Shannon Muchmore | June 3, 2020
Dive Brief:
CMS said Wednesday it is decreasing the risk requirements and pushing back some deadlines for value-based payment models in the wake of the COVID-19 pandemic.
The changes are aimed at minimizing reporting burden and increasing flexibilities for providers as they continue to face great financial and logistical challenges from the novel coronavirus.
In the Comprehensive Care for Joint Replacement Model, for example, CMS is removing downside risk by capping actual episode payment at the target price for care during the public health emergency, extending the appeals timeline for the third and fourth performance years and extending the fifth performance year through March 2021.
Dive Insight:
As the pandemic has upended healthcare delivery in the United States, one less urgent but still prominent concern has been the toll the upheaval will take on the decades-long shift to value-based payment reform.
CMS has attempted to keep the models from its Center for Medicare and Medicaid Innovation arm operational but flexible so that providers aren’t forced to drop out as they experience the financial toll from pausing elective procedures in March and April.
“Of course, when it comes to a pandemic of the proportion we’re now experiencing, as part of ensuring that value-based payments are sustainable, the models must be adjustable to address the uniqueness of the current situation,” CMS Administrator Seema Verma wrote in a Health Affairs blog post about the changes.
The changes announced Wednesday add to adjustments made in late March to the Medicare Shared Savings Program, Hospital Readmission Reduction Program, Merit-Based Incentive Payment System and other models in an effort to cut red tape.
Provider organizations have lobbied for the moves as patient surges have caused equipment shortfalls and overworked staff in numerous parts of the country.

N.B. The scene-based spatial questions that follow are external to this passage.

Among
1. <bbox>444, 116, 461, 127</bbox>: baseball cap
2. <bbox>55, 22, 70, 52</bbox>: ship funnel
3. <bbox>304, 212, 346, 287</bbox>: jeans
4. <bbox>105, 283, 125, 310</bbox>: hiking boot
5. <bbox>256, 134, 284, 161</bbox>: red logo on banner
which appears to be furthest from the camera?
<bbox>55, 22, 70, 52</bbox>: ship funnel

Last month, several accountable care organizations asked for further leniency from CMS to keep value-based programs stable and participants from dropping out.
Group purchasing organization Premier found in a recent survey that more than half of participants in two-sided risk models feared incurring losses due to the pandemic.
Other changes CMS laid out in a chart published Wednesday include removing some shared losses in the Next Generation ACO model, removing episodes of care for treatment of COVID-19, canceling the 2019 quality audit and extending the model through December 2021.
In a statement Wednesday, the National Association of Accountable Care Organizations applauded the extension as well as the decision to accept a second round of applications for the Direct Contracting Model, but said more details on risk adjustment and patient populations in that model still need to be released.
The Bundled Payments for Care Improvement – Advanced model, which tests bundled payments for 90-day clinical episodes of care, will add an option for participants to exclude clinical episodes from the third model year. And the start of the Emergency Treat, Triage, and Transport model, which aims to lower ambulance costs in Medicare, will be delayed from this month to fall of this year.